An aging Dell Vostro 1000 ended up on my desk the other day. The owner said it had died, when he turned it on some LEDs lit up, but there was no display. It turned out that the backlight which illuminates the LCD panel was not working. This is a common problem with older laptops. A bright flashlight aimed at the screen revealed the ghostly faint image of a Windows desktop struggling to be seen. The backlight is actually an edge light that illuminates a panel behind the LCD screen. On older laptops and LCD monitors this is a compact florescent light (CFL). Many newer displays use LEDs as the light source. A CFL is kind of a miniature version of florescent office light tubes. Just like florescent office lights needs a high voltage ballast to excite the gasses in the tube, a CFL needs an “inverter”. The backlight inverter is by far the more common failure point in an inverter & CFL system. Replacement kits with both the CFL and inverter for most laptops are available on eBay, but I’d recommend just trying the inverter board to start with. The cost is usually less than $5 shipped.
Since I was stuck repairing this dinosaur, I figured I’d document the process for the benefit of anyone else finding themselves in a similar situation.
You’ll want to gather some tools, a small Phillips-head screw driver, a small flat-head screw driver or spudger, some double-sided tape and a pry tool.
Pry tools are nice for opening plastic enclosures of electronics as the soft plastic of the pry tool often gives way before the work material which helps to prevent marring the device. Pry tools can be picked up for cheap on eBay. Guitar picks are also useful for this purpose.
First, remove the battery from the laptop to prevent accidental powering on the device while working with it.
Carefully pry off the rubber bumpers covering the screws on the LCD bezel. I used a small flat-head screw driver. I attempted to insert the screw driver head under the edge of the rubber bumpers to prevent tearing them. If you’re lucky you’ll take the adhesive material with you. If not you’ll need to replace the adhesive with a small bit of your double-sided tape later. Do not glue these back in place, it will be a mess and whoever opens the screen next will curse your name.
Locate and remove the rubber bumpers and screws and the indicated locations.
Locate the gap in the upper right area above the keyboard, this will make a good pry point to begin loosening the bezel with the power button on it.
Using a firm, but not forceful prying or subtle twisting action of the pry tool, you should feel the bezel loosen as you move along the perimeter. Continue to work around the bezel as shown
The bezel is now off exposing some screws, however we don’t need to do anything with those screw. This piece was removed to make it easier to access the monitor bezel.

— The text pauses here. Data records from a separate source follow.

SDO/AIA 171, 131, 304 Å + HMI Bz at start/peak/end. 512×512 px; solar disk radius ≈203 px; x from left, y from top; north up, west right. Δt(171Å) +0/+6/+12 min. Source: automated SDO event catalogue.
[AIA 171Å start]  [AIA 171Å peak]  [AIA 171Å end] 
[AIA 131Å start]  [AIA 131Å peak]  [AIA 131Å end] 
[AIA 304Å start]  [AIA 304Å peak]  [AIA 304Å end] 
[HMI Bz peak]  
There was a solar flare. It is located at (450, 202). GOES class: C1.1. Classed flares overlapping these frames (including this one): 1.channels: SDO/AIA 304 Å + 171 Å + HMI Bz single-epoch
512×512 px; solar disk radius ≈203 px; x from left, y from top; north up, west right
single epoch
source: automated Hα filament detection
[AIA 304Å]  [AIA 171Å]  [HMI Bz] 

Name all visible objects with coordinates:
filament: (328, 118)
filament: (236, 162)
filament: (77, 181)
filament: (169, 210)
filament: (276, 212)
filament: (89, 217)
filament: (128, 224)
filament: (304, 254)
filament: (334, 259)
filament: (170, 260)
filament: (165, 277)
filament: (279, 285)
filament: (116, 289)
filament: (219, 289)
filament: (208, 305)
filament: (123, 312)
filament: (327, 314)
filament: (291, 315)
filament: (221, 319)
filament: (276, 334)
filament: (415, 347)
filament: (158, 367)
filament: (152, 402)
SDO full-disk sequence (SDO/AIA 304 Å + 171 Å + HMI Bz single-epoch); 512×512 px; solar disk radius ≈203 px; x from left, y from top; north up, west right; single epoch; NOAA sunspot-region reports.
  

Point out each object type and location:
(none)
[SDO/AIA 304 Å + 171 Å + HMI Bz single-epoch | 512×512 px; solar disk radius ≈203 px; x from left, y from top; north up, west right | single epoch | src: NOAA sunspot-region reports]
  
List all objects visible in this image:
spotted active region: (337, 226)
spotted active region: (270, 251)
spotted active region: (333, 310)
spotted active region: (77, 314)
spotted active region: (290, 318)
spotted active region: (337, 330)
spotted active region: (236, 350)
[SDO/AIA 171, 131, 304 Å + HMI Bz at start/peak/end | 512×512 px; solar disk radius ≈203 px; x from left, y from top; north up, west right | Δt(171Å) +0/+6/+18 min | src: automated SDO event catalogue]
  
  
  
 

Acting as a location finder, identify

Work the pry tool into a separation in the LCD bezel. I worked around the frame twisting the pry tool slightly, and the front came off without a problem.
The LCD bezel should be off now.
We can see the back of the inverter (in the red square). Remove the single screw holding the inverter in place (shown in the red circle).
Look on the left and right edges of the LCD panel. There are screws attaching the panel to the rest of the screen assembly that will need to be removed. The right side is shown with the screws of interest circled in red.
With the screws removed from each side, find the two metal tabs near the top of the LCD panel. They make a useful point to carefully grip the LCD panel and flip it downward gently onto the keyboard as shown.
Remove the new inverter from it’s packaging, and verify that the part correctly matches the old inverter.
The control connector for the inverter board is shown below (circled in red). Carefully pull upward on the blue tab to free the connector from the board.
On the other side of the board, unplug the high voltage power feed.
The inverter will take some work to free, as there is some strong double-sided tape found underneath.
Replace the double-sided tape if necessary, then insert the new inverter. Carefully flip the LCD panel back up into position and secure with the screws you removed earlier. Don’t forget to reinsert the small screw that holds the inverter in place. Reattach the LCD bezel, it should snap back together with light pressure.
When reattaching the bezel with the power button, insert the left-hand side first. There are two tabs that must be inserted under the slots (shown circled in red).
Replace the screws on the LCD bezel front. Add a small amount of double-sided tape if necessary to the rubber bumpers to secure them back in place.
Reinsert the battery and power on the laptop. If everything worked out, you should have a working backlight again. If the problem persists you may have purchased a bum backlight inverter or the CFL might have actually died, in which case maybe it’s time to break down and buy a CFL & backlight kit. or just get a new laptop.